No Title

EECS 225d: Midterm 2, April 25, 1997
Version with correct answers (not necessarily unique)

Name: For multiple choice questions, also write a brief (1-2 sentence) explanation of why the answer is correct. The parenthesized numbers after each question number give the relative point value of each question.

(2) In cepstral analysis of speech, the vocal tract characteristics would most clearly be seen in

a)
the zeroth coefficient
b)
low-time coefficients
c)
high-time coefficients
d)
equally in all coefficients

The formant (resonant) structure of the vocal tract frequency response primarily affects the low-time ceptral coefficients (b); for voiced sounds, the higher coefficients are more indicative of the pitch.
(2) LPC spectral analysis

a)
yields a pole-only representation
b)
can be more affected by pitch for children than for adults
c)
tends to model spectral peaks better than valleys
d)
all of the above

LPC analysis yields a pole-only representation, since it corresponds to an autoregressive model of speech production; however, the other choices above are also true. Voiced sounds with high pitch (such as those produced by children) have relatively few harmonic components, and so the spectral estimate can be strongly effected by the fundamental frequency. Finally, due to the pole-only representation and the squared error criterion, peaks are represented more faithfully than valleys. Therefore, (d) is the correct answer.
(2) A local slope constraint for DTW could be

a)
The start of an input word cannot be matched to the end of a reference template
b)
Subtract the local distance from the best global distance
c)
Cross-country skis are not permitted for the higher slopes
d)
Predecessor global distances used to compute the current global distance are constrained to the previous or current input or reference frames.

Selection (d) corresponds to the local slope constraint - that is, for each local decision in the dynamic programming, there is a constraint on legal predecessors. While selection (a) is a good constraint, it is a global one.
(2) A difference between a Hidden Markov Model (HMM) and a Markov Model (MM) is

a)
HMMs have better hiding places.
b)
MMs don't have observations.
c)
MM observations are deterministic, given a state transition
d)
HMM states have stochastic transitions

Selection (c) is correct - for HMMs, given a state transition we only know a density function for observations, while in the MM case the observation is determined by the transition.
(2) Mel cepstra, PLP cepstra, and LPC cepstra are all sometimes used for the front end of ASR systems. A major characteristic of all three analysis methods (in contrast to power spectra estimated as the squared magnitude of the DFT of the windowed data) is

a)
the effects of fundamental frequency are reduced
b)
coarser resolution at high frequencies than at low frequencies
c)
easier access to the excitation characteristics
d)
all three were invented by Swedish basketball players

All three methods are approaches to estimating smooth short-term spectra, and the smoothing has the effect of reducing the influence of pitch. Thus (a) is the answer. (b) is true for mel cepstra and PLP cepstra, but not for LPC cepstra - the error criterion is equally significant at high frequencies as at low frequencies. (c) is not right either - LPC analysis can directly provide an estimate of the excitation through the LPC residual, but PLP and mel cepstral analysis generate cepstra that result after spectral warping, so the excitation is not easily obtained. It has been pointed out to us that it is more likely that the basketball player inventors were American than Swedish.

DATASET ENTRIES:
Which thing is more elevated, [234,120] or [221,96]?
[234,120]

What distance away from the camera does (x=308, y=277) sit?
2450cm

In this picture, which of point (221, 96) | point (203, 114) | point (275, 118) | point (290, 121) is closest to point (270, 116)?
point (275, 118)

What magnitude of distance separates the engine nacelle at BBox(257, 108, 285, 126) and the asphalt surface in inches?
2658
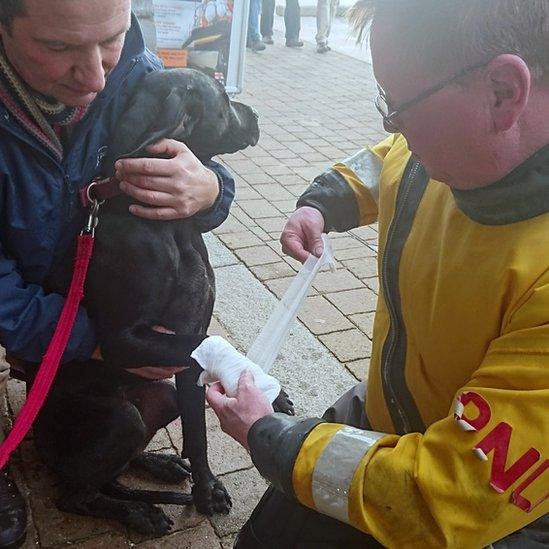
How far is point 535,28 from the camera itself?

REQUIRED TASKS:
1. Reproduce the passage of the midterm starting with "Cross-country skis are" and going on through "don't have observations.".
2. According to the midterm, which cepstral coefficients are more indicative of pitch for voiced sounds?

TASK ANSWERS:
1.
Cross-country skis are not permitted for the higher slopes
d)
Predecessor global distances used to compute the current global distance are constrained to the previous or current input or reference frames.

Selection (d) corresponds to the local slope constraint - that is, for each local decision in the dynamic programming, there is a constraint on legal predecessors. While selection (a) is a good constraint, it is a global one.
(2) A difference between a Hidden Markov Model (HMM) and a Markov Model (MM) is

a)
HMMs have better hiding places.
b)
MMs don't have observations.

2. The higher cepstral coefficients.